HUD-Data-Lab / Data.Exchange.and.Interoperability

Repository for Homeless Management Information System (HMIS) development and management of products to support data exchange and interoperability
GNU General Public License v3.0
2 stars 5 forks source link

API does not support bulk synchronizing of data #20

Open TomNUSDS opened 1 month ago

TomNUSDS commented 1 month ago

Aka the current API approach doesn't support bi-directional bulk data synchronize. It is more client-server with the server being the "source of truth".

Issues:

  1. Currently, external callers can only add/update one record at a time. This will likely fail at scale.

  2. Results for bulk insert/udpate must return bulk results.
    So an array of success/fails in the same order as what was sent. The HTTP result code is insufficient since it speaks to the overall request, not individual records inside the request.

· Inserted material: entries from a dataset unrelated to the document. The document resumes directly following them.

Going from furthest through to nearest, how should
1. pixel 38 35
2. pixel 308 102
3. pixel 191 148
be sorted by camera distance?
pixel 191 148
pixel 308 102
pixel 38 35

  3. Only the fields that are known to be modified need be sent for an update.
    E.g. An ElementName might be required for an insert, but for an update, if it wasn't changed, then can be omitted. This means that for inserts, the required fields are different from required fields for an update. Likely, the only required fields for an update is the primary id and a revision number (see below), plus the the subset of changed fields.

  4. Updates might require a per-record revisioning mechanism for merge conflict checks.
    This might be done using a LastMod timestamp or a specific new field with an incremented version number. The fundamental idea is that updates include a revision number (or the prior LastMod). If the data in the DB has a newer revision number that what is coming from the update, then the operation fails because someone else already modified it.

  5. Probably should clearly define what "UPSERT" means.
    Does it mean a bulk operation that includes a mix of inserts/updates/deletes? Or, the database concept of upserts? DB upserts often means NOT knowing the record ID when sending the data? (DB Unique Keys concept where a combination of fields make a row unique might make sense? But it would need to be defined for each table and is a probably a hard problem.)

TomNUSDS commented 1 month ago

I think it's OK to say the first iteration of the API is intended for client-to-server communications where the HMIS server is "source of truth" for the data. This means that it's responsible for generating new record ids for create operations, and for generating timestamps for fields like DateCreated, DateModified and DateDeleted.

Maybe we can add a "Revisit in the future" or "Future work" github label?